The chart nobody believes

In 1950, roughly 60 percent of the world lived in extreme poverty. By 2015, under 10 percent. Hans Rosling spent his last decade showing audiences this chart and watching their faces. The gap between what happened and what people believe happened is one of the most striking facts about our century.

War deaths per capita: down over 90 percent since mid-century. Homicide across Western Europe: dropped by a factor of thirty since the fourteenth century. Judicial torture: from nearly universal in 1800 to under 5 percent by 2000. Child mortality, maternal mortality, death by famine — every graph bends the same direction.

The framing error

The power analysts compare the present to the ideal and find it wanting. We compare the present to the past and find it transformed. A Black American in 2025 faces documented discrimination. A Black American in 1825 was legally property. The distance is not a narrative. It is a measurable change in the number of people whose humanity is recognized by law.

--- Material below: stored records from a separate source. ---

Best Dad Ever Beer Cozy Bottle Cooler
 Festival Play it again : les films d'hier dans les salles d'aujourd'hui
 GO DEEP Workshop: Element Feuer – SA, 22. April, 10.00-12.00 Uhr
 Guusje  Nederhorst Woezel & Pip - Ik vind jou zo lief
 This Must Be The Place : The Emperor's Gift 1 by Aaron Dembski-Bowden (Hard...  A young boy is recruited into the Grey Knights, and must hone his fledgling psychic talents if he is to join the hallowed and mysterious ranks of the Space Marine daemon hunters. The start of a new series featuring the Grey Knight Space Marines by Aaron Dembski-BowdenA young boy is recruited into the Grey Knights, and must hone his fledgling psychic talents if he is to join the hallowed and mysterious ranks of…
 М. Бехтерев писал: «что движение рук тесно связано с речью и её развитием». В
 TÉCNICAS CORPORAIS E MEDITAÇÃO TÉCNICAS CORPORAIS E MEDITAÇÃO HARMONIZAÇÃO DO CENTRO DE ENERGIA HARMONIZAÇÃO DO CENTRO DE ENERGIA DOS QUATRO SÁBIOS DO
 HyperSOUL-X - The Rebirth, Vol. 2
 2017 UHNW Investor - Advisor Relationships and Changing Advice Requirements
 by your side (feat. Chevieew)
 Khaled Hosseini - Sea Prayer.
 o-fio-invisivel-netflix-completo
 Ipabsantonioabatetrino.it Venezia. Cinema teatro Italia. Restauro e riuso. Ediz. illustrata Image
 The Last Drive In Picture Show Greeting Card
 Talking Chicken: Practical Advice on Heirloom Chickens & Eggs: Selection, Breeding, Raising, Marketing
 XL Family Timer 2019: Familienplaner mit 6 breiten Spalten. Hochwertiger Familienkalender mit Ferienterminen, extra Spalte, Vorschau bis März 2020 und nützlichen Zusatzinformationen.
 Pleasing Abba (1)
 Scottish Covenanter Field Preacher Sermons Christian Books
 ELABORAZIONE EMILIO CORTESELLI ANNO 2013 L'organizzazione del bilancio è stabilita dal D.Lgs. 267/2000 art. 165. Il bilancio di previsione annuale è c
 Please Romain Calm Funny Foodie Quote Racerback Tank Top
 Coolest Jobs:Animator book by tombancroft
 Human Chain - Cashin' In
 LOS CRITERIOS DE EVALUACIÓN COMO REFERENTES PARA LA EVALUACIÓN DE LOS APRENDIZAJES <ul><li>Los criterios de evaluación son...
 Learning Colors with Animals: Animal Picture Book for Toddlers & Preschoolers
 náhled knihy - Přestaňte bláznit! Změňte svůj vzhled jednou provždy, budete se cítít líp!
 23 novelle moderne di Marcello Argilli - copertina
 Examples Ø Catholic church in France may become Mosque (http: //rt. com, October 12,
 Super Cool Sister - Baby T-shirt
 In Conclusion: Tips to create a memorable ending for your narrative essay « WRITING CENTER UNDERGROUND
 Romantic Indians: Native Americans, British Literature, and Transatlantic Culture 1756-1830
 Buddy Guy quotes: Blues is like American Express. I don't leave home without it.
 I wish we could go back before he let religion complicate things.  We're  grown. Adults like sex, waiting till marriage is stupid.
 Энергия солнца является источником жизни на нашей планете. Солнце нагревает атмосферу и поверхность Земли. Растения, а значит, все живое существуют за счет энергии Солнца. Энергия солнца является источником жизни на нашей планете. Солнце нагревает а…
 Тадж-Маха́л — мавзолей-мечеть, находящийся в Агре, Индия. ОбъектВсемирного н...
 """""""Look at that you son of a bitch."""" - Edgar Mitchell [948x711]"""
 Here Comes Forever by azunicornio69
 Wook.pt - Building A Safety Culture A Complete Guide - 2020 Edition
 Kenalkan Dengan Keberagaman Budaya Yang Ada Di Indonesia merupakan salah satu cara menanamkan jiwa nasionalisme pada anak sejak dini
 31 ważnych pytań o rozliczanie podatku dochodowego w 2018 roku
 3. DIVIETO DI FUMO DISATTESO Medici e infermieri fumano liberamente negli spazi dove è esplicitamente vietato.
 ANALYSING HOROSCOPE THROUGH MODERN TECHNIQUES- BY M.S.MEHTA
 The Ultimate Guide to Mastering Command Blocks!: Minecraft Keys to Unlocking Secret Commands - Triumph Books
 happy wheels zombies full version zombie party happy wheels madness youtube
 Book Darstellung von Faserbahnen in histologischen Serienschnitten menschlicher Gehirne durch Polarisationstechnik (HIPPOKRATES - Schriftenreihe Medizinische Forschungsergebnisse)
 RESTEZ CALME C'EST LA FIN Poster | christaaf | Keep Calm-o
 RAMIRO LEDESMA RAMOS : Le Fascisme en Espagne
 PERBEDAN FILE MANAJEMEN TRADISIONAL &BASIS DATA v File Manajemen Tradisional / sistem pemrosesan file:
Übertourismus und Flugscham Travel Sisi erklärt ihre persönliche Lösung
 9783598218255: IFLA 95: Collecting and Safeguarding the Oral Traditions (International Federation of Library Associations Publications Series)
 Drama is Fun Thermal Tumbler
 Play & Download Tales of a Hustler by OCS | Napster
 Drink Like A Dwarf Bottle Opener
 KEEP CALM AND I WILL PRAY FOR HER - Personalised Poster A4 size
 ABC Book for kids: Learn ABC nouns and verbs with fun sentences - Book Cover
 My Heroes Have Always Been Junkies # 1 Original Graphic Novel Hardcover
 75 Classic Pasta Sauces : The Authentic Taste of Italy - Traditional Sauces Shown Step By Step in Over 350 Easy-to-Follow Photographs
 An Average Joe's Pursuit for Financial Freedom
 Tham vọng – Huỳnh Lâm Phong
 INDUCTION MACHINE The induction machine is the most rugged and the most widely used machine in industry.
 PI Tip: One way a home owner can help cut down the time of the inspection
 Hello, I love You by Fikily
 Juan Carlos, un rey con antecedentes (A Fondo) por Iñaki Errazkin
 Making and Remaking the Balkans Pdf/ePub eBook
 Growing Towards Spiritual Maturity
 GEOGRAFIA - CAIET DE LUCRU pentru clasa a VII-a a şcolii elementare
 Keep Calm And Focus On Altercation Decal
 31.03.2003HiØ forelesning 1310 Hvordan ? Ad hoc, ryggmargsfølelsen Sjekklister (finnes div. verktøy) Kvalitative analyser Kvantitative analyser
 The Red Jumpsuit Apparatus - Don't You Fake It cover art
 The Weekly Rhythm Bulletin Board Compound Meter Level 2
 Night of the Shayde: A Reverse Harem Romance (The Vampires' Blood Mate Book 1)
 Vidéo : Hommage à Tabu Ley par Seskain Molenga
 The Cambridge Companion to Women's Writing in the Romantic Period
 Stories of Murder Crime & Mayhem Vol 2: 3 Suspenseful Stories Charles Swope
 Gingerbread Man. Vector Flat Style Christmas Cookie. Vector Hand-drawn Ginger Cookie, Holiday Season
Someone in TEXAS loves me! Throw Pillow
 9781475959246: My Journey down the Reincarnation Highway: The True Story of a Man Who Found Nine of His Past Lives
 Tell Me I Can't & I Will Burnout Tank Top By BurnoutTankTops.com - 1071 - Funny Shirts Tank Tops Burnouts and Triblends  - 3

We do not claim the arc bends automatically. Abolitionists pushed it. Suffragists pushed it. The pushing is the progress. The fact that it can bend backward does not mean the arc is fictitious. It means it requires maintenance.

The moral realists want deeper ground. We are sympathetic but do not require their metaphysics. The trend is the trend. The dialecticians say progress and regression are entangled. The observation is accurate. The conclusion is defeatist. The question is whether the net direction is identifiable. We believe it is.

Where we concede ground: If progress is real but people inside it feel worse, our model is missing something important.

What would change our mind: If declining violence and expanding rights reversed globally over twenty years without an exogenous shock.